PASSAGE PROVIDED →
============================================================
Re: An essay I just wrote on the Singularity.

From: Tommy McCabe (rocketjet314@yahoo.com)
Date: Fri Jan 02 2004 - 18:44:56 MST


--- "Perry E. Metzger" <perry@piermont.com> wrote:
>
> "Ben Goertzel" <ben@goertzel.org> writes:
> > I don't think there is a correlation between high
> IQ and psychological
> > problems.
>
> There most certainly is -- people with high IQs tend
> to have serious
> social problems. That's not to say I would prefer to
> be dumber, of
> course.

Social problems? Our society is almost certainly not
the ideal one, and has a lot of arbitrariness, so
rejecting it could quite possibly be a good thing.
Perhaps it's simply that brain modifications which
enhance intelligence also enhance weirdness. Not
counting the fact that people who are smarter seem
weirder anyway; any elementary school kid will attest
to that.
============================================================
STORED DATA →
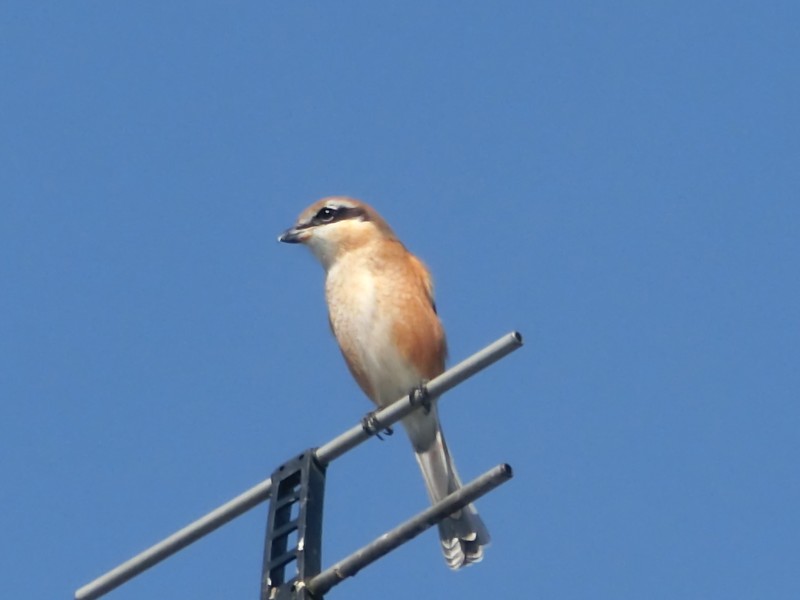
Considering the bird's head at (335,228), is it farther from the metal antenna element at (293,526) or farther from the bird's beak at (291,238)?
============================================================
THE REQUEST →
In the email reply above, what does Perry E. Metzger say people with high IQs tend to have?

PROBLEM SOLUTION →
Serious social problems.